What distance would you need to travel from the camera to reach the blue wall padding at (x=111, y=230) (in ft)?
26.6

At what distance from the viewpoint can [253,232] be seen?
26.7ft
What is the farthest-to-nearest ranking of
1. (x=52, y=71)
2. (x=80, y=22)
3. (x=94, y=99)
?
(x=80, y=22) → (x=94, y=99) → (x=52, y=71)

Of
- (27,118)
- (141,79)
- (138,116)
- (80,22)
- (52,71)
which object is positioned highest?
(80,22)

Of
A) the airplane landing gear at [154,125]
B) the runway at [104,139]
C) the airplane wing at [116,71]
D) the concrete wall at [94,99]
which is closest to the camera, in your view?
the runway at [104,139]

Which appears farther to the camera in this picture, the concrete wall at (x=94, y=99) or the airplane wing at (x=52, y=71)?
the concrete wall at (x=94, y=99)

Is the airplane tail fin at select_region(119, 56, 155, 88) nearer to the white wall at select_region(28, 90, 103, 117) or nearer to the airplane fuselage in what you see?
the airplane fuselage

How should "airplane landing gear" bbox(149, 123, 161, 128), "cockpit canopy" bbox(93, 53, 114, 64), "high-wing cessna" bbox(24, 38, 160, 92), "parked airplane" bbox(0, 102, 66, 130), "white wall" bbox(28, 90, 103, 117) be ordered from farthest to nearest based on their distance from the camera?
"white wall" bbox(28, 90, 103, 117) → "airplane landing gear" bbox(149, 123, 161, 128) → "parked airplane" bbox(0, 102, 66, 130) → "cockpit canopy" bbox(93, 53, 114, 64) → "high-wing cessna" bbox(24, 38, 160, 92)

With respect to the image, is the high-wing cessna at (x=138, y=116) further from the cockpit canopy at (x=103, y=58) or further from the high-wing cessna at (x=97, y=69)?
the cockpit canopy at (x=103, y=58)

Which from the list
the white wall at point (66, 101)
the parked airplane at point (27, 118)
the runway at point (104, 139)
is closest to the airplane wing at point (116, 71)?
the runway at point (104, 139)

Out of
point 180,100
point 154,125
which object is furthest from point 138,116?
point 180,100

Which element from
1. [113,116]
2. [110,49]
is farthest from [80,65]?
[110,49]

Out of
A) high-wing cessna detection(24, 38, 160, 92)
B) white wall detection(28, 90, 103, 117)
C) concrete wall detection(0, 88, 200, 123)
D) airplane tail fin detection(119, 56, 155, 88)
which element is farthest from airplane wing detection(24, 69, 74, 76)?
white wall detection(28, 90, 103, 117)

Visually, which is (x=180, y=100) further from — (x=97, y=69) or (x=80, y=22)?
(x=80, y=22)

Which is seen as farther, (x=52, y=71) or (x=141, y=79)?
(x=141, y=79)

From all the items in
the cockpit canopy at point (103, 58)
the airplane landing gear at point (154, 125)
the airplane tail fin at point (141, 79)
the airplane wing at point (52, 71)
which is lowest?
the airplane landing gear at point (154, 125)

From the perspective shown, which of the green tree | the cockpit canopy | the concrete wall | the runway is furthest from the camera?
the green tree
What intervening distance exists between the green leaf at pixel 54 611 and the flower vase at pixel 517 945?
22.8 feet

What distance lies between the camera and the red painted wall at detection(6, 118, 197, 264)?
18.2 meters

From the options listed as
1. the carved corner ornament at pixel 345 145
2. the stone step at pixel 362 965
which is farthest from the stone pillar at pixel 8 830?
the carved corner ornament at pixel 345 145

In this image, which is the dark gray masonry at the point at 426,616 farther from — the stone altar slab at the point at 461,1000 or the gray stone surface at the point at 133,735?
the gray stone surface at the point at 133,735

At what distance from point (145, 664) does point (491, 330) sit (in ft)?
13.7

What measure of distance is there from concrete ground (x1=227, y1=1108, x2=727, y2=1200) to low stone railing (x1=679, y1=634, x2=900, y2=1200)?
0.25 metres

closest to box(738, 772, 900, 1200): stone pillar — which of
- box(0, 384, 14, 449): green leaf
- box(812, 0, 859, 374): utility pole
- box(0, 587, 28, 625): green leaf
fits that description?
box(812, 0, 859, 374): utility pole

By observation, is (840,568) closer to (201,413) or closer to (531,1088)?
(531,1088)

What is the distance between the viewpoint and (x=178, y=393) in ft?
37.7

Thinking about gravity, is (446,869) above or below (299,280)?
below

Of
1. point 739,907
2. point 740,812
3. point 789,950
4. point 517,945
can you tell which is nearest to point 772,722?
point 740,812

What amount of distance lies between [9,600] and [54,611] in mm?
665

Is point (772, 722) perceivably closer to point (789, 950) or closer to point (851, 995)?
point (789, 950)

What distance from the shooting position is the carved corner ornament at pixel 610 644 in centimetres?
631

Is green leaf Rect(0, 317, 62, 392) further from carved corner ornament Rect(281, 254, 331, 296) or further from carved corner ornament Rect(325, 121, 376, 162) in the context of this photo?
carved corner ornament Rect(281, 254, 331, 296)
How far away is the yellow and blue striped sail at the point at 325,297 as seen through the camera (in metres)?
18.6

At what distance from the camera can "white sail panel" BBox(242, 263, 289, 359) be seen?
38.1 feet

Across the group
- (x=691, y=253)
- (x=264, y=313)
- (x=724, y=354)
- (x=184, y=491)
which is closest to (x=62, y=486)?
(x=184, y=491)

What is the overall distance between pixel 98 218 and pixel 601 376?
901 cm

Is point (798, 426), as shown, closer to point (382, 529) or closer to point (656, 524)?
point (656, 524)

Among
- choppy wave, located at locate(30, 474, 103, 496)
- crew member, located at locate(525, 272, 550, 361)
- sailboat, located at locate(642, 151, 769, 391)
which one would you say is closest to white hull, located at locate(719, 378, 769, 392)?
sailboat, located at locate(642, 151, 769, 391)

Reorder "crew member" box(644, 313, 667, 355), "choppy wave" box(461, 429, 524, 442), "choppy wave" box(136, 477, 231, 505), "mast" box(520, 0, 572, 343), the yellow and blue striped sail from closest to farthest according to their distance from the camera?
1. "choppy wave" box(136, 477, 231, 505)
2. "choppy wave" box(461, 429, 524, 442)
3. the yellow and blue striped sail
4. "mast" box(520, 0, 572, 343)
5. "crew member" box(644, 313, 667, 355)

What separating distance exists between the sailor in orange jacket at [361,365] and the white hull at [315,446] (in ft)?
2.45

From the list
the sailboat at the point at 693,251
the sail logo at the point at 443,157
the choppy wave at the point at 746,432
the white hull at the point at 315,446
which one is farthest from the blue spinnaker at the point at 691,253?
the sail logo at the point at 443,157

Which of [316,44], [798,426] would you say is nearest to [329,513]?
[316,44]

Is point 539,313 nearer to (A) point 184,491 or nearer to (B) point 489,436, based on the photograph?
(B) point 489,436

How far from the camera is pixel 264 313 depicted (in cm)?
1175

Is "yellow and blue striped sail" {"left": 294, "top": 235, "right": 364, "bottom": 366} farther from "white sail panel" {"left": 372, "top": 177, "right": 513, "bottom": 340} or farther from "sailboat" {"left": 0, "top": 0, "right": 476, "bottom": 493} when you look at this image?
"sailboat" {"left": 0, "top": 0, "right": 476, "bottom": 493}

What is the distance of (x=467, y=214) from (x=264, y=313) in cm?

▬▬▬▬▬▬▬▬▬▬

▸ Instructions for the task: Repeat only the lines running from the line that contains "Which of [316,44], [798,426]" through the last line above, inclusive.

▸ Answer to this exercise:
Which of [316,44], [798,426] would you say is nearest to [329,513]?
[316,44]

Is point 539,313 nearer to (A) point 184,491 or nearer to (B) point 489,436, based on the photograph?
(B) point 489,436

How far from the camera is pixel 264 313 depicted (in cm)?
1175

Is "yellow and blue striped sail" {"left": 294, "top": 235, "right": 364, "bottom": 366} farther from "white sail panel" {"left": 372, "top": 177, "right": 513, "bottom": 340} or farther from "sailboat" {"left": 0, "top": 0, "right": 476, "bottom": 493} when you look at this image?
"sailboat" {"left": 0, "top": 0, "right": 476, "bottom": 493}

What is the distance of (x=467, y=214) from (x=264, y=313) in cm?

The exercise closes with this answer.